Но судьба определила великой сверхдержаве слабого руководителя, новый период всеобщей апатии и безразличия к политической ситуации и существующему положению. Большинство понимали, что период К. Черненко недолговечен.

Став лидером страны, Черненко, надо отдать ему должное, честно пытался продолжить курс, начатый Андроповым. Но он не способен был это сделать не только из-за отсутствия таланта руководителя, должной широты мышления, знаний, но и в силу своей слабохарактерности, усугублявшейся тяжелой болезнью. Нерешительный и осторожный, он не мог противостоять ни Тихонову, ни Громыко, ни Устинову. Каждый из них проводил свою политику. В наиболее сложном положении в этот период оказался М. Горбачев. Еще недавно всемогущий сподвижник Генерального секретаря, он в одночасье становится лишь одним (и не самым авторитетным) из членов Политбюро и секретарей ЦК КПСС. Помню, с какой горечью и налетом нескрываемой злости он рассказывал мне о своих стычках с окружением К. Черненко - его помощниками, заведующим общим отделом ЦК К.М. Боголюбовым и другими. Зная уровень и возможности этих людей, я понимал возмущение Горбачева, которому надо было согласовывать с ними свои выступления и предложения.
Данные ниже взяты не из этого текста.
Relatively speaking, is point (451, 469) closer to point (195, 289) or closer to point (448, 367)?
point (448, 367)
Надо сказать, что именно в период правления Черненко я впервые понял, как много значит для руководителя его ближайшее окружение. Именно оно формирует проводимую политику, в определенной степени создает определенный имидж не только своему шефу, но и периоду его правления. И не блиставший талантами Л. Брежнев, и умный и дальновидный Ю. Андропов были сильны своим окружением, помощниками и советниками. К. Черненко просто не смог его создать, да, видимо, и не придавал ему большого значения. Серое окружение Черненко мне не запомнилось яркими идеями или предложениями. Помню лишь их активную борьбу за перенос времени проведения XXVII съезда КПСС. Представляя всю тяжесть состояния здоровья Генерального секретаря и понимая, что печальный исход может наступить в любое время и изменить их положение, они спешили провести съезд раньше срока, когда они могли рассчитывать на членство в ЦК и ревизионной комиссии, что на ближайшие пять лет обеспечивало их положение, включая и материальное.

M. Горбачев и Б. Ельцин повторили ошибку Черненко, недооценив значение своего окружения, которое они "меняли как перчатки", хотя и по разным причинам: первый - из-за незнания людей и их возможностей, второй -ради собственных интересов.